**Page text:**
══════════
Reuben Dunn had developed a thriving business in the making of scythes and axes at North Wayne, before establishing a similar factory at West Waterville (now Oakland). He was one of the most active promoters of the railroad merger that created the Maine Central, and for several years served as president of the system. In 1873 Mr. Dunn was already more than 70 years old, but he was still vigorous enough to attempt what most of his neighbors considered a risky and already a dying enterprise. The reorganized company was set up on January 17, 1873 with Reuben B. Dunn as president, his son Willard as treasurer, and another son, Reuben Wesley, as general agent.
The elder Dunn at once made contact with a well known cotton man, Amos D. Lockwood. The result was to plan a mill of 33,000 spindles. Largely at Mr. Dunn’s own financial risk, ground was broken and foundations laid. Meanwhile Mr. Dunn persisted in what at first seemed to be a vain attempt to induce Mr. Lockwood to make substantial investment, but at last, when the Lockwood Company was founded in 1874, Mr. Lockwood was indeed a substantial investor, although the Dunns still had to supply much of the capital.
Affairs of the Ticonic Water Power and Manufacturing Company, despite Mr. Dunn’s control, became so involved that the only way to clear the power rights for the Lockwood mills appeared to be the creation of an entirely new power company. How that came about is a story not told in the official history of Waterville, nor in the columns of the Waterville Mail. The story is now revealed from old papers found at the home of Mrs. Harrison Smith in the fall of 1963. Those papers consist of four folded. foolscap sheets, which carry the records of the power company over several years.
At a meeting held on February 7, 1874 George Phillips offered a resolution that was unanimously adopted. It said: “Whereas the company is indebted to the amount of $50,000, and whereas it has exhausted its power to assess the stock already sold. and whereas new stock can be sold at only about 25% of par value, therefore be it resolved that the directors be instructed to sell enough property of the company to pay the debts, and if partial sale shall prove to be impracticable, then to sell all the property, pay the debts, and hold the balance for future disposition by the stockholders.”
Six months later, in August, 1874, the committee appointed to sell the property reported that, finding no way to sell part of it to advantage. they advised acceptance of an offer for the whole property for $80,000. That offer had been made by a group of three attorneys. Josiah Drummond, Everett Drummond and Everett Webb, ‘representing a :new corporation called the Ticonic Company. This was known to be interests close to the Lockwood Company. So on August 11, 1874 the Ticonic Water Power and Manufacturing Company sold to the Ticonic Company all its property. franchise and rights, and the Ticonic Company agreed to assume the building contract already entered into for construction of the first Lockwood Mill. Reuben Dunn had been personally responsible for making building contracts with Norton and Leavitt, and with George Hanson. The old company, at that August meeting, voted to confirm those Dunn contracts in order that they might legally be taken over by the new company. When in October all details had been completed. the old company declared a dividend of $27.50 a share and wound up its affairs. Two months later the Ticonic Company sold all its real estate and water rights to the Lockwood Company for $125.000, paid in stock of the Lockwood Company. and all building contracts were assumed by Lockwood. In the summer of 1875 Mill No. 1 was ready for machinery, which was installed in the autumn, and in February, 1876 the first cloth was woven.
══════════
**Problem 1:**
Restate the Lockwood mill history starting with "Affairs of the" and going on through "over several years.", changing "power company" to "water company".
**Problem 2:**
According to the Lockwood mill history, when was the first cloth woven at Mill No. 1?

**Dataset:**
══════════
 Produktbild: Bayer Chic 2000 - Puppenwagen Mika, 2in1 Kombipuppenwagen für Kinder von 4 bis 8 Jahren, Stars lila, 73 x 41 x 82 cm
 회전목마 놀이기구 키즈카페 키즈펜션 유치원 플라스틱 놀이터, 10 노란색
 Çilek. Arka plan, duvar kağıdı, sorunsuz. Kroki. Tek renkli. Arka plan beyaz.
══════════
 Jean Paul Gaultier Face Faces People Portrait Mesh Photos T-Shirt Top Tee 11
══════════
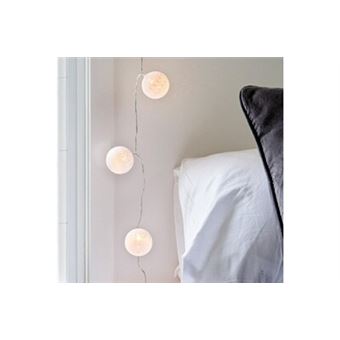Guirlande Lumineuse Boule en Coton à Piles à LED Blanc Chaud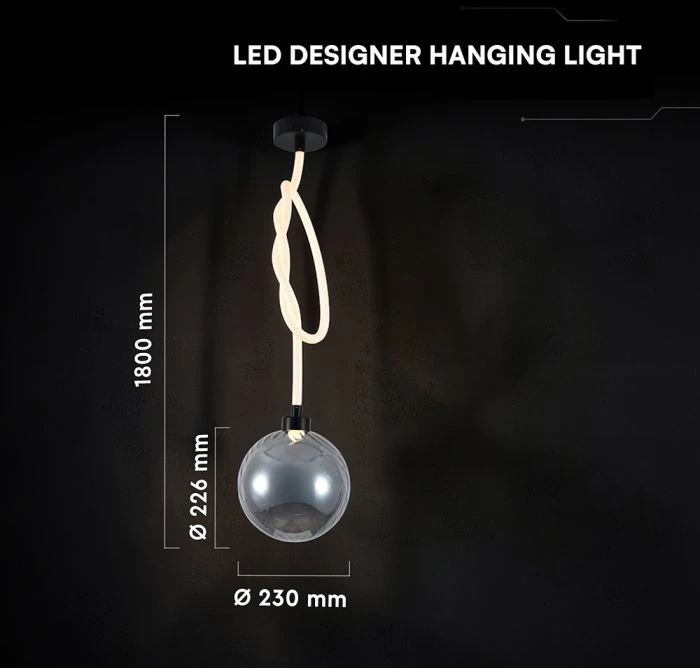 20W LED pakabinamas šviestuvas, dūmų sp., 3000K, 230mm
══════════
**Expected output 1:**
Affairs of the Ticonic Water Power and Manufacturing Company, despite Mr. Dunn’s control, became so involved that the only way to clear the power rights for the Lockwood mills appeared to be the creation of an entirely new water company. How that came about is a story not told in the official history of Waterville, nor in the columns of the Waterville Mail. The story is now revealed from old papers found at the home of Mrs. Harrison Smith in the fall of 1963. Those papers consist of four folded. foolscap sheets, which carry the records of the water company over several years.

**Expected output 2:**
February 1876